_What is needed_
According to the excerpt on the condo COVID-19 cleaning fee, what items cannot be covered by a security deposit?

A condo board in Yorkville has mandated a $1,250 COVID-19 cleaning fee, on top of the standard move-out fee, when apartments change hands. A person renting an apartment in the condominium has a lease with a rider stating that the renter is subject to the provisions and bylaws of the condominium. But as the renter prepares to move out, she has a complaint and a question: “$1,250 seems like an absurd amount of money to clean a 650-square-foot apartment – and unnecessary when it’s been shown that surfaces are not high-risk. Do I have to pay this?”
Depending on the wording of that rider and the rules of the condo, you may not be subject to the fee, replies the Ask Real Estate column in The New York Times. If the charge is a house rule, which is likely, it’s possible that the rider you signed does not require you, as a renter, to comply. It’s also possible that the condo’s bylaws don’t let it enforce house rules at all, giving you another out, according to Andrew Wagner, a partner at the law firm Herrick, Feinstein. So before you cut a check, ask to see a copy of the bylaws, the board’s resolution and the notice that your property manager received about it.
If you find that you are not obligated to pay, tell management. If you get pushback, hold your ground. Remember, co-op and condo boards cannot use a security deposit to cover attorneys’ fees, late fees, additional rent and other miscellaneous charges, like COVID-19 cleaning fees. So the management company would have to take you to Small Claims Court after you move out to recoup the money. Should it turn out that you are obligated to pay, there is still room for negotiation. The goal is to safely and properly sanitize the apartment, not fleece you.

_Recorded data_
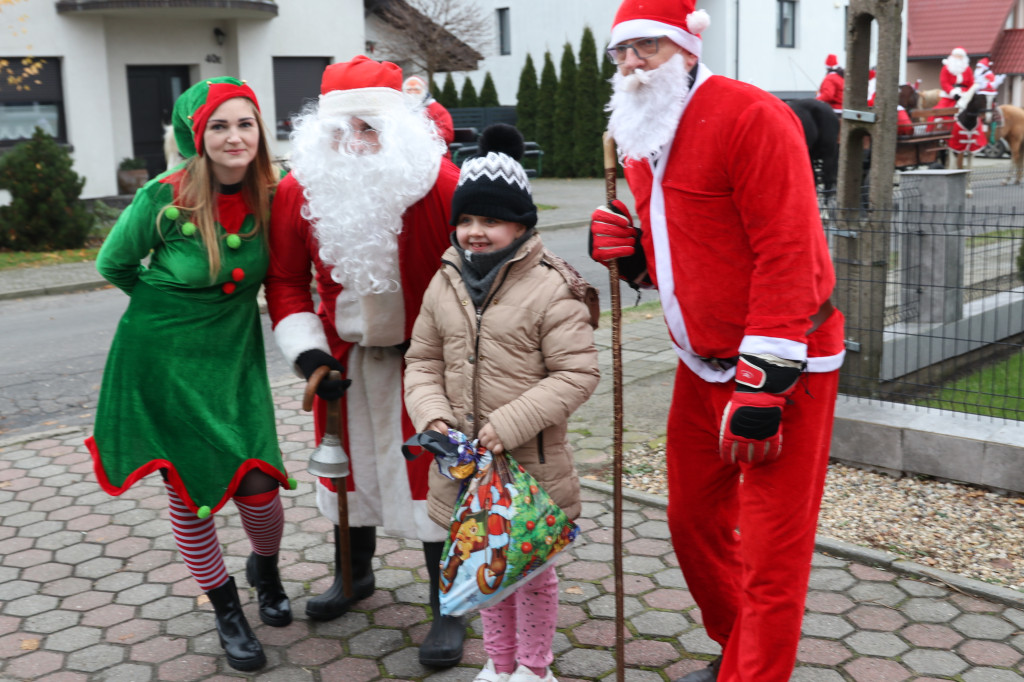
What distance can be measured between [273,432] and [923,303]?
398cm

_Worked solution_
Attorneys' fees, late fees, additional rent and other miscellaneous charges, such as COVID-19 cleaning fees, cannot be covered by a security deposit.